RAL Tier1 Experiments Liaison Meeting

Europe/London
Access Grid (RAL R89)

Access Grid

RAL R89

Zoom Meeting ID
66811541532
Host
Alastair Dewhurst
Useful links
Join via phone
Zoom URL
    • 13:30 13:31
      Experiment Operational Issues 1m
    • 13:35 13:40
      ATLAS Operations Report 5m
      Speakers: Brij Kishor Jashal (Rutherford appelton laboratory), Jyoti Prakash Biswal (Rutherford Appleton Laboratory)
    • 13:40 13:45
      CMS Operations Report 5m
      Speaker: Katy Ellis (Science and Technology Facilities Council STFC (GB))

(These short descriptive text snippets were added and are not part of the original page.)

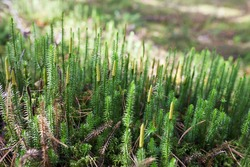 Beautiful green moss in the sunlight, moss closeup, macro. Beautiful background of moss. Autumn, forest, nature, wildlife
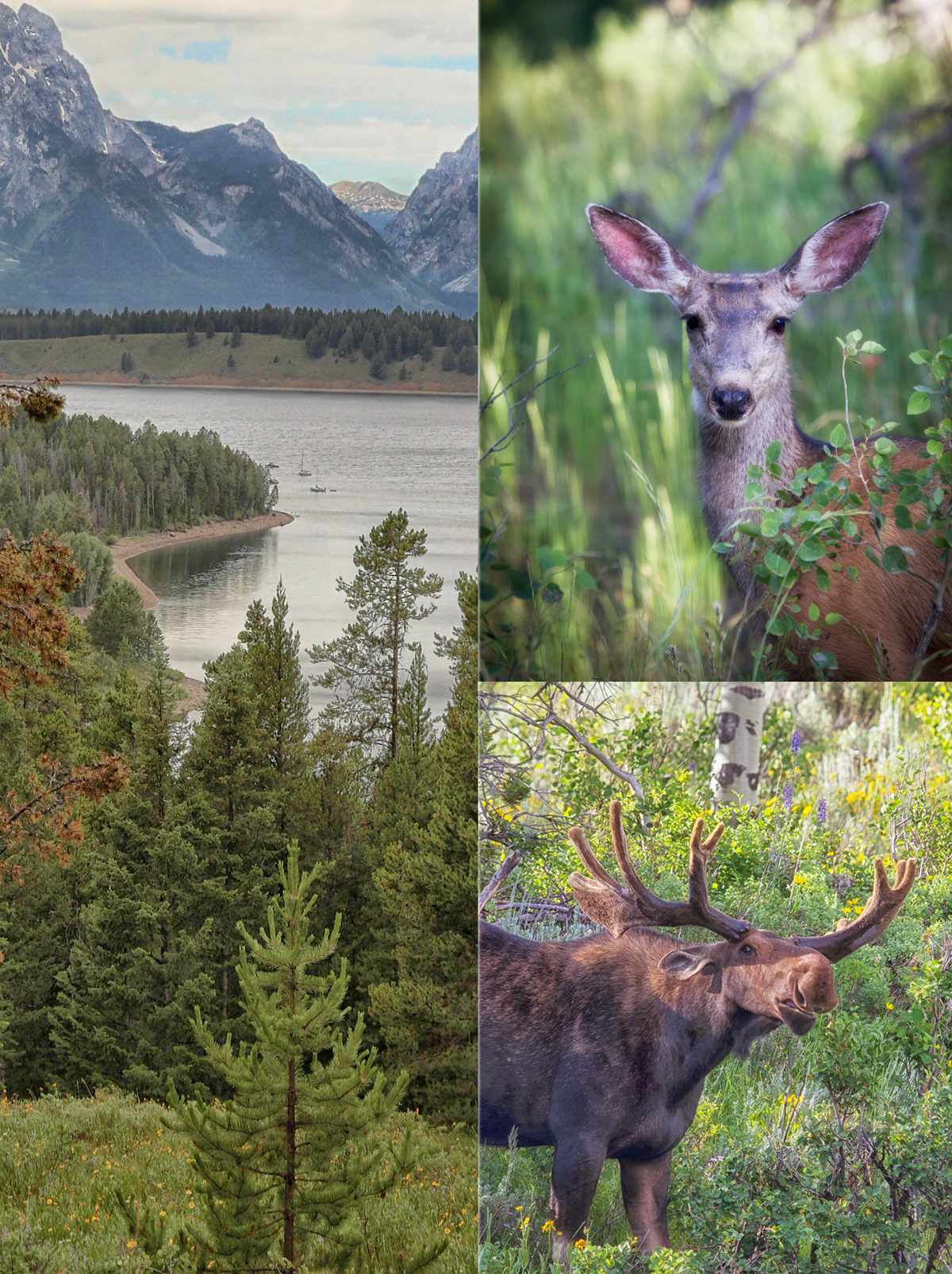 Grand Teton National Park with Jackson Wildlife Safaris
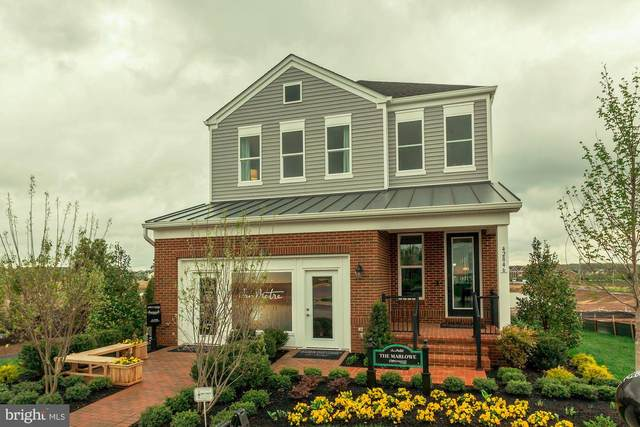 1 Beaver Crossing Square, ASHBURN, VA 20148 (#VALO413194) :: Network Realty Group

      Red days for SAM on Tuesday/Wednesday due to the continuation of network issues/interventions reported last week. 

      Observed large discrepancy between CMS (monit) and RAL (Vande) monitoring on running cores. This turned out to be scheduling inefficiency on CMS side with slow ramp up of scheduling agents at FNAL. 

      Tape downtime caused CMS to go into drain several times. The Rucio status (for Echo) was overridden by Data Management. Katy overrode the status to keep jobs running. CMS needs to treat this better and not send sites into drain just because tape is down.

      A few spikes in job failures and low efficiency which may be related to network blips (long read times).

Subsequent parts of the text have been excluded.